Она сперва не поняла и заставила повторить себе эту фразу. Не были ли это просто слова утешения, принятые у врачей? Доктор ушёл вполне успокоенный. Тогда ею овладело такое чувство, как будто веревки, стягивавшие ей сердце, развязались.
«Спасен?! Неужели?!»
Внезапно мелькнула мысль о Фредерике, отчетливая и безжалостная. То было предостережение свыше. Но господь в своем милосердии не захотел покарать ее навеки. Если бы она не отказалась от этой любви, какое наказание ждало ее в будущем! Наверное, ее сына оскорбляли бы из-за нее, и г-жа Арну представила его себе юношей, раненным на поединке, лежащим на носилках, при смерти. Она бросилась к низенькому креслу и, вложив в молитву всю силу, устремившись душой к небесам, принесла в жертву богу свою страсть, свою единственную слабость.
Фредерик вернулся домой. Он сидел в кресле, даже не имея сил проклинать ее. Нечто вроде дремоты овладело им; сквозь кошмар он слышал шум дождя, и ему казалось, что он все еще стоит там, на тротуаре.
На следующее утро, в последний раз поддавшись малодушию, он снова отправил к г-же Арну посыльного.
То ли он не исполнил как следует поручения Фредерика, то ли ей надо было сказать ему так много, что не хватило бы слов, — но Фредерик получил тот же ответ.

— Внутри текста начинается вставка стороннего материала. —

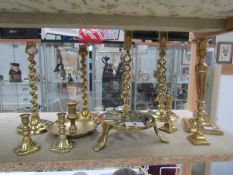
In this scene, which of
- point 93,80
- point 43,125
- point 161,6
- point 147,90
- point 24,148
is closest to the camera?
point 161,6

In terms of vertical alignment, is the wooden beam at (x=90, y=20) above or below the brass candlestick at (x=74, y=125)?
above

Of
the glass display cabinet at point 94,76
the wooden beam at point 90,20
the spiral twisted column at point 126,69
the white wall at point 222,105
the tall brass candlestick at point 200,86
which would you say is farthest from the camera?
the glass display cabinet at point 94,76

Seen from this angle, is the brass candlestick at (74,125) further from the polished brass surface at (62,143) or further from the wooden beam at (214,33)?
the wooden beam at (214,33)

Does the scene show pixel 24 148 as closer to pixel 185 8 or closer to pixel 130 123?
pixel 130 123

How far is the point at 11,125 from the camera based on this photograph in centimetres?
79

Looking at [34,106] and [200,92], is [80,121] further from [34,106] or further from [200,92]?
[200,92]

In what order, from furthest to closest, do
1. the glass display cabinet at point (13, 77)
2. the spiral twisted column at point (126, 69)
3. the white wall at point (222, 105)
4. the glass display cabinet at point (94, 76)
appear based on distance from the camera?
the glass display cabinet at point (13, 77), the glass display cabinet at point (94, 76), the white wall at point (222, 105), the spiral twisted column at point (126, 69)

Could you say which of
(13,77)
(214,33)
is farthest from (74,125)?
(13,77)

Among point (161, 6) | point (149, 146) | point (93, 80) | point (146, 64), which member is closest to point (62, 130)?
point (149, 146)

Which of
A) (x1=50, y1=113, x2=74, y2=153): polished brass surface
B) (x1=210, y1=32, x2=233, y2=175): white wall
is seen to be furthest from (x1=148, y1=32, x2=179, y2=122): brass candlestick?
(x1=210, y1=32, x2=233, y2=175): white wall

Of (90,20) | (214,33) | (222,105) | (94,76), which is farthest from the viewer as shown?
(94,76)

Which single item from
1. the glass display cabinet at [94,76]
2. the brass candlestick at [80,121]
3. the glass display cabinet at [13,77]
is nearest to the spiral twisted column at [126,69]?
the brass candlestick at [80,121]

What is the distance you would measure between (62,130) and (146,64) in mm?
1394

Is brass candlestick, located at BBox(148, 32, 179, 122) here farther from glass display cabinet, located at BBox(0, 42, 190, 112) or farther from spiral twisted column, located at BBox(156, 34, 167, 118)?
glass display cabinet, located at BBox(0, 42, 190, 112)
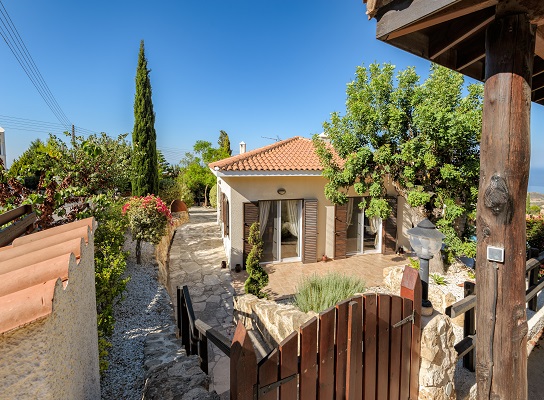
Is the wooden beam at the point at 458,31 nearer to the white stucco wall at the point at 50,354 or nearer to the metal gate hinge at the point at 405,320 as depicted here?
the metal gate hinge at the point at 405,320

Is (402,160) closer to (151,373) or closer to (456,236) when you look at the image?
(456,236)

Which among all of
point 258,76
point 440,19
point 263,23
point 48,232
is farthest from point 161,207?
point 258,76

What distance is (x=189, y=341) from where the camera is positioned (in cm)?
413

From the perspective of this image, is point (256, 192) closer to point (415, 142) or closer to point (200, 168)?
point (415, 142)

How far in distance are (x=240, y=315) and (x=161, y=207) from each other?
16.1 feet

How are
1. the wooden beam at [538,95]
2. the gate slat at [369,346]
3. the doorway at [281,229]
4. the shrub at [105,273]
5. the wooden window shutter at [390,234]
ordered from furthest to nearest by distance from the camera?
1. the wooden window shutter at [390,234]
2. the doorway at [281,229]
3. the wooden beam at [538,95]
4. the shrub at [105,273]
5. the gate slat at [369,346]

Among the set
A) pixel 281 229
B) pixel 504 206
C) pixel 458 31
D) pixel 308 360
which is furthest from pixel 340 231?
pixel 308 360

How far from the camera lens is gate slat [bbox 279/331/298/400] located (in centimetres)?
195

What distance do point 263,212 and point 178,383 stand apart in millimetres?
8678

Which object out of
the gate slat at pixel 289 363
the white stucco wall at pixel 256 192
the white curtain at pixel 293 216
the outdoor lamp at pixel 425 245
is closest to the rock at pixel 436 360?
the outdoor lamp at pixel 425 245

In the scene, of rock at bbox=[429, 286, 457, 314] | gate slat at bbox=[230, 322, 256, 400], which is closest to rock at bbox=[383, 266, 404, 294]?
rock at bbox=[429, 286, 457, 314]

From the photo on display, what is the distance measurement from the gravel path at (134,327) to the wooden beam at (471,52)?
5481 millimetres

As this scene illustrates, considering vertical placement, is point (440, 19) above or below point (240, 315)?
above

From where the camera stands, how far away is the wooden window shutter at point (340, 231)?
11719mm
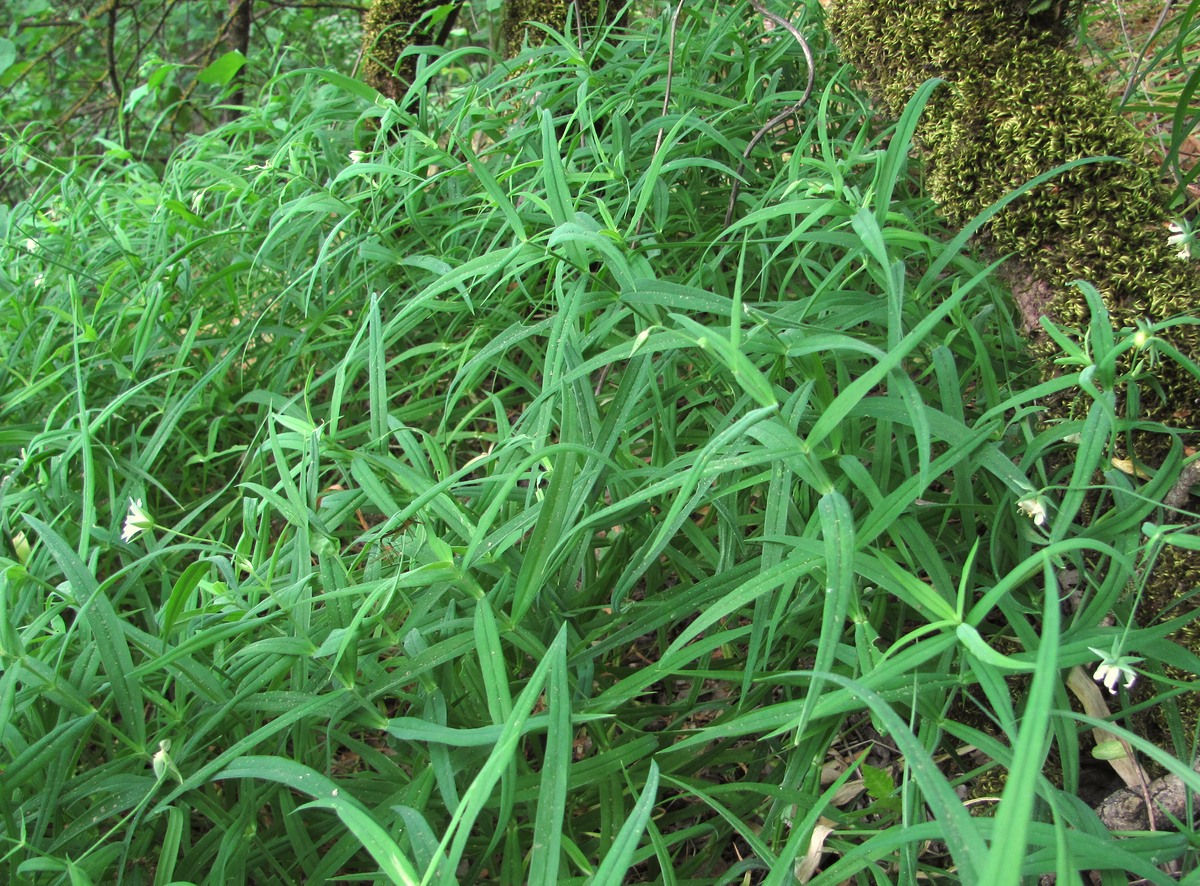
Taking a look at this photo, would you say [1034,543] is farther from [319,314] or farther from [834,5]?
[319,314]

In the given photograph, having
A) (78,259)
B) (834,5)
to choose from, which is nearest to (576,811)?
(834,5)

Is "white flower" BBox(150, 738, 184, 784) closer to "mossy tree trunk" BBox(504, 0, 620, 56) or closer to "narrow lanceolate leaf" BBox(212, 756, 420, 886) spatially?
"narrow lanceolate leaf" BBox(212, 756, 420, 886)

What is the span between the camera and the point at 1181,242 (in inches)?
39.6

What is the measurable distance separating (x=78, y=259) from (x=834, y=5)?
5.70ft

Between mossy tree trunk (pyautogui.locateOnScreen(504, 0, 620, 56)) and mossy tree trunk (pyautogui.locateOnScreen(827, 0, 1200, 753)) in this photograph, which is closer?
mossy tree trunk (pyautogui.locateOnScreen(827, 0, 1200, 753))

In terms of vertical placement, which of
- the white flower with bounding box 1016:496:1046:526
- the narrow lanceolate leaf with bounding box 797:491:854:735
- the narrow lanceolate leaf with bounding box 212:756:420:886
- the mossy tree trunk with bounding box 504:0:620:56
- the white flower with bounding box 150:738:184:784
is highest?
the mossy tree trunk with bounding box 504:0:620:56

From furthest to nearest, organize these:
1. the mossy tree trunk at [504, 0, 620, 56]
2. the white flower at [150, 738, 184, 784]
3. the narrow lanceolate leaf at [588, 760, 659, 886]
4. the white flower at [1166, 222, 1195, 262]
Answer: the mossy tree trunk at [504, 0, 620, 56] < the white flower at [1166, 222, 1195, 262] < the white flower at [150, 738, 184, 784] < the narrow lanceolate leaf at [588, 760, 659, 886]

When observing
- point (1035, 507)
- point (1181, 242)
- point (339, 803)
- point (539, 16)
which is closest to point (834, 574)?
point (1035, 507)

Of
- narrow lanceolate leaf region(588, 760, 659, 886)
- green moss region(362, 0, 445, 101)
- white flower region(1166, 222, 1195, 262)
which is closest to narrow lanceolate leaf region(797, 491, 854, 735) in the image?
narrow lanceolate leaf region(588, 760, 659, 886)

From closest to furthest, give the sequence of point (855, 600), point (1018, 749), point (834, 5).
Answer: point (1018, 749) < point (855, 600) < point (834, 5)

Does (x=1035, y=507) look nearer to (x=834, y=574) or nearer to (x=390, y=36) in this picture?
(x=834, y=574)

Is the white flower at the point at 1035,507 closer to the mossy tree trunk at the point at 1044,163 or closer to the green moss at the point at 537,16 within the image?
the mossy tree trunk at the point at 1044,163

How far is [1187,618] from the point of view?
30.5 inches

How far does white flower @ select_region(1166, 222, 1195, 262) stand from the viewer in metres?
1.00
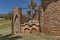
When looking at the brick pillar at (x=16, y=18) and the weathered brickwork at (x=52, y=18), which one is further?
the brick pillar at (x=16, y=18)

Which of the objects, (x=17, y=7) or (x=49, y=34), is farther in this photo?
(x=17, y=7)

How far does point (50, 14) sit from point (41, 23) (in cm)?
113

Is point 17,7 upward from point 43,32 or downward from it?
upward

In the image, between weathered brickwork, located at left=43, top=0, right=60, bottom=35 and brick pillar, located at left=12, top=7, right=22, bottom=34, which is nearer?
weathered brickwork, located at left=43, top=0, right=60, bottom=35

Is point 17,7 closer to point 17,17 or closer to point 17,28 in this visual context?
point 17,17

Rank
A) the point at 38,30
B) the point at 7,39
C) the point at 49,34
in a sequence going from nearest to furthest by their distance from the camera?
1. the point at 7,39
2. the point at 49,34
3. the point at 38,30

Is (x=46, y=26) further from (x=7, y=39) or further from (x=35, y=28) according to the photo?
(x=7, y=39)

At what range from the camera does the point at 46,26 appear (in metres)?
12.6

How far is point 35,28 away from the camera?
13.4 meters

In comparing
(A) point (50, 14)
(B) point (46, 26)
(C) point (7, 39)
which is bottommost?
(C) point (7, 39)

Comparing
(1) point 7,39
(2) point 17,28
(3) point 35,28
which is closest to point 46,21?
(3) point 35,28

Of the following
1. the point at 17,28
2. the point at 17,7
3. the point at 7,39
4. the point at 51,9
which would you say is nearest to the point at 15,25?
the point at 17,28

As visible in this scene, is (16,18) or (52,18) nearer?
(52,18)

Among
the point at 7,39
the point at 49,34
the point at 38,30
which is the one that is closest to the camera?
the point at 7,39
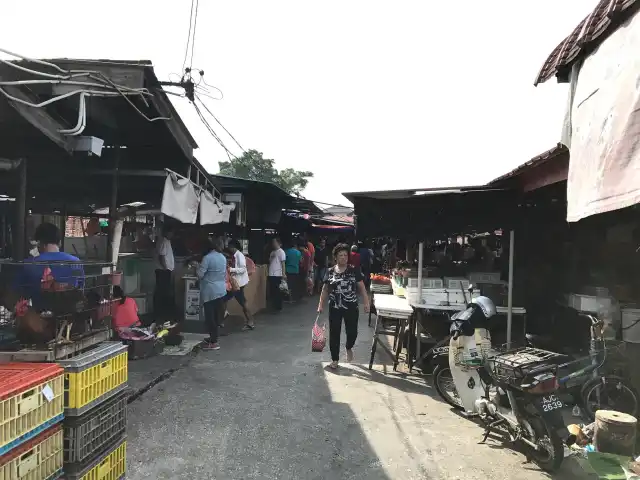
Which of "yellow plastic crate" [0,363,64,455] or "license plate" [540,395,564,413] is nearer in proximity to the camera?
"yellow plastic crate" [0,363,64,455]

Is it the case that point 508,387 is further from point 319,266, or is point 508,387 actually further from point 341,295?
point 319,266

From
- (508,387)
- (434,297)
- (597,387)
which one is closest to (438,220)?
(434,297)

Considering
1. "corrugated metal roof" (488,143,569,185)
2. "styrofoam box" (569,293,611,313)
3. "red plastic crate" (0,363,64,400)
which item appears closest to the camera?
"red plastic crate" (0,363,64,400)

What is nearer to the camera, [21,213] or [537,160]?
[537,160]

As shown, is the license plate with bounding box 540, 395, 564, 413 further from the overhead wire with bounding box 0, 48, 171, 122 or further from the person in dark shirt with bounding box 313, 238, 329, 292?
the person in dark shirt with bounding box 313, 238, 329, 292

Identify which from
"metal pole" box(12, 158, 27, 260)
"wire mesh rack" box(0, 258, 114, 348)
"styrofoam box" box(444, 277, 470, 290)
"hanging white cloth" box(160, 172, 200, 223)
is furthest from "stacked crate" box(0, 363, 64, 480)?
"styrofoam box" box(444, 277, 470, 290)

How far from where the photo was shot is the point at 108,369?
3.36 m

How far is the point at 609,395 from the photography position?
5098 millimetres

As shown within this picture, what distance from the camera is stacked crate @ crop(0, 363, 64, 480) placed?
2.44 m

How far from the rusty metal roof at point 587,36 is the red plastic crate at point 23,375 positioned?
3.72 m

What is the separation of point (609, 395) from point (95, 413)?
15.9 feet

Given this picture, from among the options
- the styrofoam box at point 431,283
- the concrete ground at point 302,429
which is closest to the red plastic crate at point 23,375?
the concrete ground at point 302,429

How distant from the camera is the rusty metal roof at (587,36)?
2.72m

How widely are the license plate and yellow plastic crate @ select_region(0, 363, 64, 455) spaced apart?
3.60 m
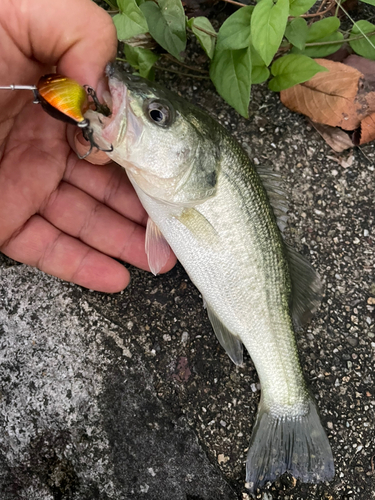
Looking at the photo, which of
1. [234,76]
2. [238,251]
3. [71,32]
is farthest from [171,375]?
[71,32]

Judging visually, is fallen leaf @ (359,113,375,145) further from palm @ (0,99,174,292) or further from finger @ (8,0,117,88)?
finger @ (8,0,117,88)

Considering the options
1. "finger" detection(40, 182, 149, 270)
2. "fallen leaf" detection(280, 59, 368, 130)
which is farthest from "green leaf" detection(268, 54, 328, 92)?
"finger" detection(40, 182, 149, 270)

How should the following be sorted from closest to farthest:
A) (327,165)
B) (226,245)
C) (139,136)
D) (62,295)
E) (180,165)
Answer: (139,136) < (180,165) < (226,245) < (62,295) < (327,165)

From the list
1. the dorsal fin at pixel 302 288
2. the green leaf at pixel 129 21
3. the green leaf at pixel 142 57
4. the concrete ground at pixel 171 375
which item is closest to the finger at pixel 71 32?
the green leaf at pixel 129 21

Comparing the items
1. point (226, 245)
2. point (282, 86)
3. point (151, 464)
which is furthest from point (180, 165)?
point (151, 464)

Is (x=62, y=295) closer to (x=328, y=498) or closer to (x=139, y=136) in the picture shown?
(x=139, y=136)

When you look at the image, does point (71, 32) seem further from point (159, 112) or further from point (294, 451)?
point (294, 451)
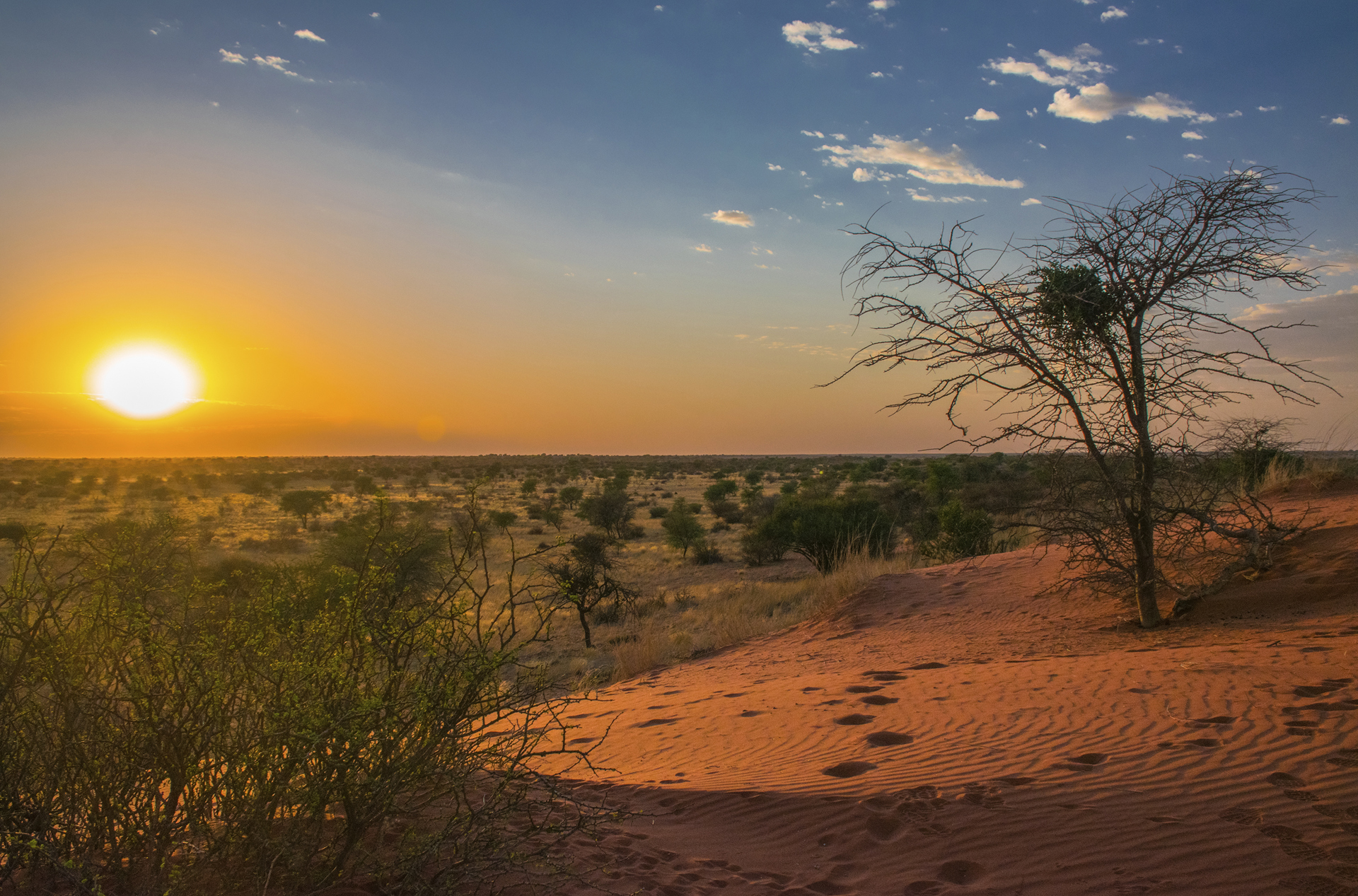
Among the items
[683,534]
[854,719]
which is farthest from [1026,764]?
[683,534]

Вызов был слишком дерзкий. Гневная гордость обуяла его. Он поклялся, что будет подавлять в себе всякое вожделение, и, точно листок, подхваченный бурей, исчезла его любовь. Он ощутил облегчение, стоическую радость, потом — жажду деятельности, бурной, кипучей, и пошел без цели бродить по улицам.
Жители предместий проходили с ружьями, старыми саблями, некоторые были в красных колпаках, и все распевали «Марсельезу» или «Жирондистов».[135] На каждом шагу встречался национальный гвардеец, спешивший в свою мэрию. Вдали звучал барабан. Сражались у ворот Сен-Мартен. В воздухе была какая-то бодрость и воинственность. Фредерик шел дальше. Волнение великого города веселило его.
Проходя мимо Фраскати, он увидел окна Капитанши; дикая мысль пришла ему в голову, проснулась молодость. Он перешел бульвар.
Запирали ворота, а Дельфина, горничная, углем писала на них: «Оружие сдано».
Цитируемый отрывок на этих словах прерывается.